------ INPUT ------

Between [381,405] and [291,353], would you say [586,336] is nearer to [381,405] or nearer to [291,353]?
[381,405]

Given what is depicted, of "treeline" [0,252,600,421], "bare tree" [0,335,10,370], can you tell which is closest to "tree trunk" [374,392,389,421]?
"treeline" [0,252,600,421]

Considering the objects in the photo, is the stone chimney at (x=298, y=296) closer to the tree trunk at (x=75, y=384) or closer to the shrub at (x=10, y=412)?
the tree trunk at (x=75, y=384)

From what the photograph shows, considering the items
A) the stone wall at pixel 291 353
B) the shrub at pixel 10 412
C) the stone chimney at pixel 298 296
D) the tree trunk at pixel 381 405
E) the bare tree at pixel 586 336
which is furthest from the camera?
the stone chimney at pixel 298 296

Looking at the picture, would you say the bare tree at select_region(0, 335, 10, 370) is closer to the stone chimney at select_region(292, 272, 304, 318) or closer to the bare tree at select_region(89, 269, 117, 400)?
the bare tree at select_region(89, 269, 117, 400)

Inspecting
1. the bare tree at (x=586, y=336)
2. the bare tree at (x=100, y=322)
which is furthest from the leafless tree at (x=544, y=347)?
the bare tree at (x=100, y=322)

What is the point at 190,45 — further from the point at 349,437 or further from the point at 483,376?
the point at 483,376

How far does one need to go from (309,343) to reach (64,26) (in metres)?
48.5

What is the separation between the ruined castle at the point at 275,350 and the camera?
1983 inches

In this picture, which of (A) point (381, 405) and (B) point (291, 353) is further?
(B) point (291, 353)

------
------ INPUT ------

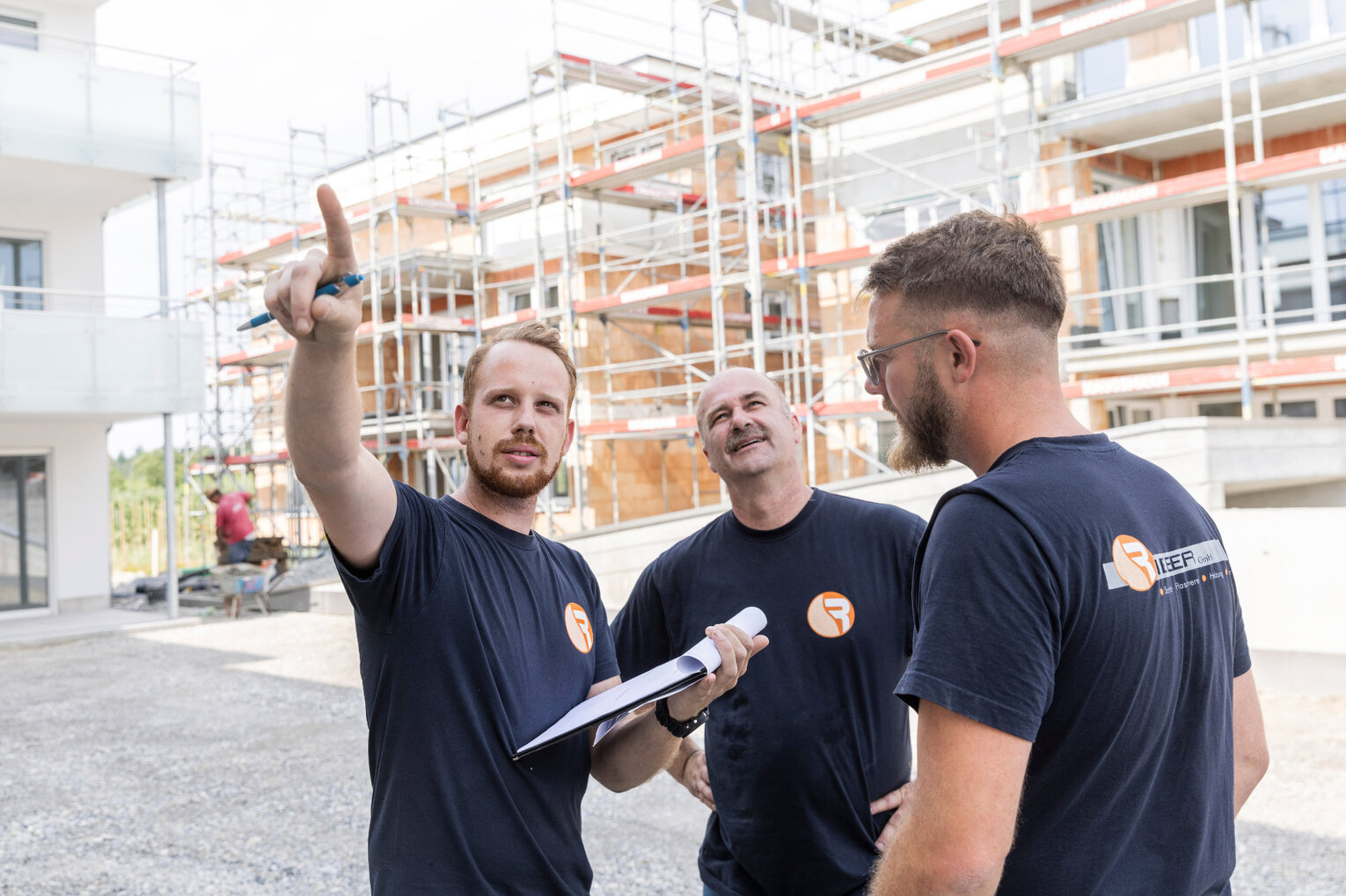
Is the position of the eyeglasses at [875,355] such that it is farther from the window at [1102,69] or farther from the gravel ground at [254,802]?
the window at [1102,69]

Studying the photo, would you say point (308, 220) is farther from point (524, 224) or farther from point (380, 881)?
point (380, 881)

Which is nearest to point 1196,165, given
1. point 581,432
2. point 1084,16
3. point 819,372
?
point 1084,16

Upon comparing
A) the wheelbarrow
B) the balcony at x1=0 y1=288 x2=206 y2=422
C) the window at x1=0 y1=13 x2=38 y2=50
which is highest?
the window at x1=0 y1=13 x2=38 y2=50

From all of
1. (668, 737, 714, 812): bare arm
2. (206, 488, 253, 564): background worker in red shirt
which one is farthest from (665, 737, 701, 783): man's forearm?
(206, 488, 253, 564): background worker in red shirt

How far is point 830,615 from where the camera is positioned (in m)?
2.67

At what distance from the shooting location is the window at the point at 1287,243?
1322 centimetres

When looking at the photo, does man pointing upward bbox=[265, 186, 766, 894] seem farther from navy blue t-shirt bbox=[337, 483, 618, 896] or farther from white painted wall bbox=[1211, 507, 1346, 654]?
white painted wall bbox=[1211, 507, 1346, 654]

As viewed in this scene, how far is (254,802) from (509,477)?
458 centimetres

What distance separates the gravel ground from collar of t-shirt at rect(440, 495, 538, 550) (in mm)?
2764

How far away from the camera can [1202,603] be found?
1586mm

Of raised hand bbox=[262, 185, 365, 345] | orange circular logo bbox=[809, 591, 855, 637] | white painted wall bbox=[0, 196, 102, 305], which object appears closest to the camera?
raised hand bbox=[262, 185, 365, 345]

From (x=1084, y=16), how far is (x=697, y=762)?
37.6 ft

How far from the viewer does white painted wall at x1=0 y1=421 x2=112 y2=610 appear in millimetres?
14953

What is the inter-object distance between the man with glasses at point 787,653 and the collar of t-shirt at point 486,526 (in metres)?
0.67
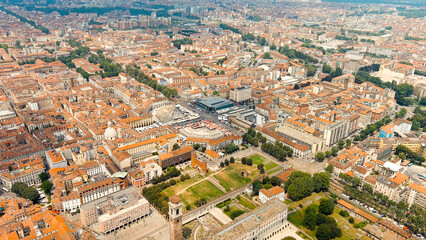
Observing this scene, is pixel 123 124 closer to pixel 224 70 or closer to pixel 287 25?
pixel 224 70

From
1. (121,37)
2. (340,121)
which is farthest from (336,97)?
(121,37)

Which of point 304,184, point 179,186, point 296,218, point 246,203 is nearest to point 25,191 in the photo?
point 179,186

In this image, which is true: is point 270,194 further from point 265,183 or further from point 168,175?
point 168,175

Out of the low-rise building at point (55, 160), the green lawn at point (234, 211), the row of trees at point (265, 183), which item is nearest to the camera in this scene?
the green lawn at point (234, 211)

------
------ INPUT ------

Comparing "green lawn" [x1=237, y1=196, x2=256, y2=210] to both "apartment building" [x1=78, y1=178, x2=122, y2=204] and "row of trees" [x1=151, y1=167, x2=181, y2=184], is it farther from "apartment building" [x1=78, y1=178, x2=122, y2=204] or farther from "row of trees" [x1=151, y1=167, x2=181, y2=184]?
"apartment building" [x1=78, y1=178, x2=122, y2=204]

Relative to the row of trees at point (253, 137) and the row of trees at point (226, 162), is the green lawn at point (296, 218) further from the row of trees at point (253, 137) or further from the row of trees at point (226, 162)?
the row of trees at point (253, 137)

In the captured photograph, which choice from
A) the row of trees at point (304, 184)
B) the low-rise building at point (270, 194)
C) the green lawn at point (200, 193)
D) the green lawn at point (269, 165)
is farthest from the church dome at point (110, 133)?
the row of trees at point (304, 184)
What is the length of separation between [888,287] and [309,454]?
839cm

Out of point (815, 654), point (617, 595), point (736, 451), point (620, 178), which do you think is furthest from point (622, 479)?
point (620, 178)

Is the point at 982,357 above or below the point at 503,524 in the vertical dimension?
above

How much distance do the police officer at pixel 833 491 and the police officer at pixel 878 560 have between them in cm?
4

------

In the listing, change "wheelbarrow" to "handcart" and leave everything else as it is. Begin at the line that has "Upon comparing" and stop after the line that has "1322 centimetres".

» **WORKED ANSWER**:
Upon comparing
A) the handcart
B) the balcony at x1=0 y1=288 x2=206 y2=422
C) the window at x1=0 y1=13 x2=38 y2=50
which is highest?
the window at x1=0 y1=13 x2=38 y2=50

From all of
1. (668, 737, 714, 812): bare arm
2. (206, 488, 253, 564): background worker in red shirt
which one is farthest from (665, 737, 701, 783): man's forearm?
(206, 488, 253, 564): background worker in red shirt

How far is point 830,615 from where the camera is positioned (in m)?
2.67

At what distance from the shooting location is the window at the point at 1287,243?
1322 centimetres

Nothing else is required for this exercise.